Corduroy walked around it and wondered if the park might be hiring part-time locomotive engineers. It couldn't be more complicated to operate than her backhoe; it had a set of tracks to guide it, after all. It might be fun to drive a train.

Or it might be boring, since all it would do was go in circles and stop at the stations. City maintenance was an ever-changing job, from scooping snow to scooping sand to dragging lifeguard stands down the beach. Someday soon Juan was going to let her loose with the wheel loader. He’d already let her ride in the wheelhouse while he worked, and explained the controls to her. They were similar to the backhoe.

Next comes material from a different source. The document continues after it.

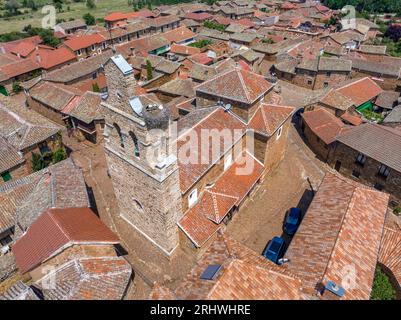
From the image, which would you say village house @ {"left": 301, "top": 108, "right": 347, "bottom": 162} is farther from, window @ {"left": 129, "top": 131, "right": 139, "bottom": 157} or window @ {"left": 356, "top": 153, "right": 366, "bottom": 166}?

It sat higher up than her backhoe and tricked her perspective of things, but she was sure she could learn to operate it.

•••

When it came to dinner, Jolly Roger was a wash. None of the overpriced food stands were operating yet. Mothers Cantina was just across the street, though, and they had a queso black bean burrito that had an unholy amount of cheese on it and more beans than anypony should ever eat in one sitting. It cost an hour’s pay and it was worth every penny; she left with half the burrito in a sack.

•••

Big 107.7 was easy listening music for the ride home. Alice Cooper was deejaying; he came on in the evenings. She liked him, he had a good voice and lots of interesting stories to tell and he really liked ponies. Some people didn’t.

It wasn’t quite dark when Juan dropped her off at her apartment complex. The days were stretching out, they were cyclic, too.

Corduroy gave him a goodby nuzzle and grabbed her paper sack. She waited by the front door until he’d pulled out of the parking lot and then she walked up the stairs to her apartment.

After putting her leftover burrito in the fridge, she took one last look at the evening sky. The moon was over the horizon, a mere sliver, and stars were coming out. She took off her high-viz vest and hung it up, then went to bed.